**JOB**
Rewrite the lines below, replacing "Infant Bib" with "Baby Bib" and leaving everything else as it is. Omit the pictures from your answer.

**EXERCISE INPUTS**
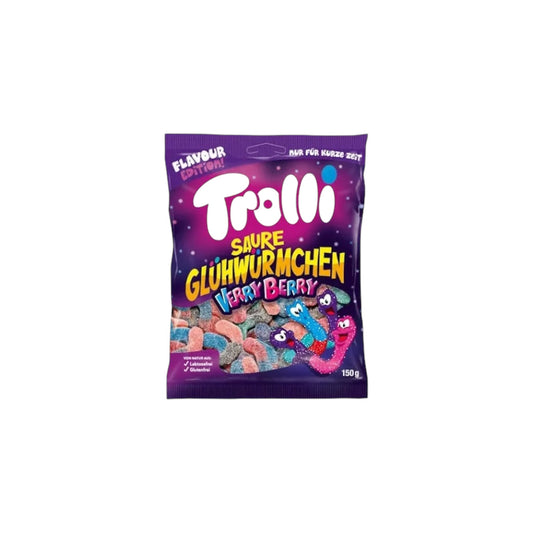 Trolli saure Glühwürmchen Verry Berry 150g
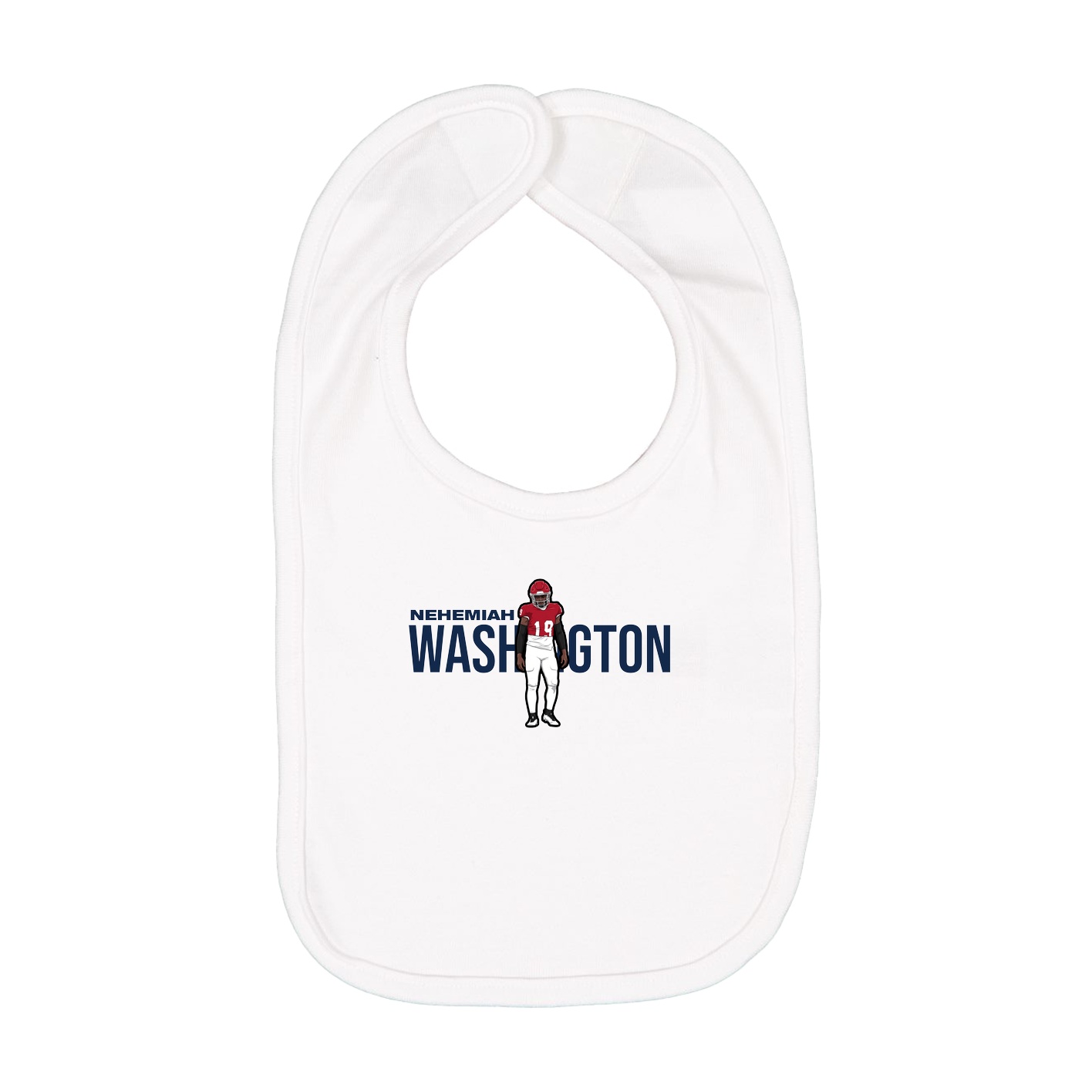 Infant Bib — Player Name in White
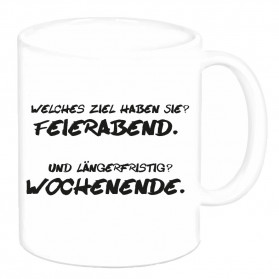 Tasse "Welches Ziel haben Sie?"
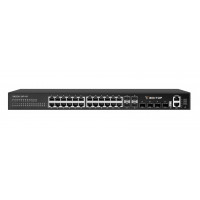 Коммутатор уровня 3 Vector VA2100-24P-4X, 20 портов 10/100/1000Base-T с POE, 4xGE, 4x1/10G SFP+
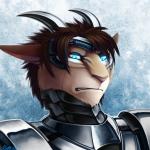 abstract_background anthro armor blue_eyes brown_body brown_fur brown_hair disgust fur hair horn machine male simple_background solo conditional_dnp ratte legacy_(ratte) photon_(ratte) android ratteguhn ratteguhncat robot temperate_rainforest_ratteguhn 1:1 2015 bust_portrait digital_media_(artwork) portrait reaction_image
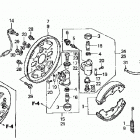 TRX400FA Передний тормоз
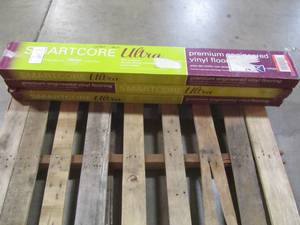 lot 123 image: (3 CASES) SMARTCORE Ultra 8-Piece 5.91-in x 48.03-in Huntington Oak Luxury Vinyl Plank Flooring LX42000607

**RESPONSE TO THE TASK**
 Trolli saure Glühwürmchen Verry Berry 150g
 Baby Bib — Player Name in White
 Tasse "Welches Ziel haben Sie?"
 Коммутатор уровня 3 Vector VA2100-24P-4X, 20 портов 10/100/1000Base-T с POE, 4xGE, 4x1/10G SFP+
 abstract_background anthro armor blue_eyes brown_body brown_fur brown_hair disgust fur hair horn machine male simple_background solo conditional_dnp ratte legacy_(ratte) photon_(ratte) android ratteguhn ratteguhncat robot temperate_rainforest_ratteguhn 1:1 2015 bust_portrait digital_media_(artwork) portrait reaction_image
 TRX400FA Передний тормоз
 lot 123 image: (3 CASES) SMARTCORE Ultra 8-Piece 5.91-in x 48.03-in Huntington Oak Luxury Vinyl Plank Flooring LX42000607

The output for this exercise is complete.